Expanded from his student short, Jonathan Kesselman’s first feature conflates two particular Jewish American mindsets—the longing for a superhero savior and the alienation experienced at Christmastime. The result is explicit, if less than hilarious. The Hebrew Hammer lacks the edge of Adam Sandler’s “Chanukah Song,” although as anti-seasonal fare, it would make a suitably unbearable double bill with Terry Zwigoff’s Bad Santa.

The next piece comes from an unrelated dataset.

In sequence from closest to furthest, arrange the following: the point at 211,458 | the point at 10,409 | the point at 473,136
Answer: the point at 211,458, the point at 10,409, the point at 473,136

Santa, or rather his son Santa Damian (Andy Dick), is worse than bad. He’s an anti-Semite who stomps on a child’s dreidel, floods Jewish neighborhoods with bootleg tapes of It’s a Wonderful Life, and plots to destroy Chanukah. Defending the tribe against this “putz at the North Pole” is the Hebrew Hammer, private detective Mordechai Jefferson Carver (stoically played by Adam Goldberg). A “certified circumcised dick” whose favored kippah is an extra-wide-brimmed fedora, the Hammer strides with Shaftian sureness through his Borough Park ‘hood and later, in another Jewish fantasy, joins forces with the Kwanzaa Liberation Front. Superfly Humbug? Curmudgeons may imagine watching this movie in the company of Spike Lee. There’s even a cameo by Ed Koch.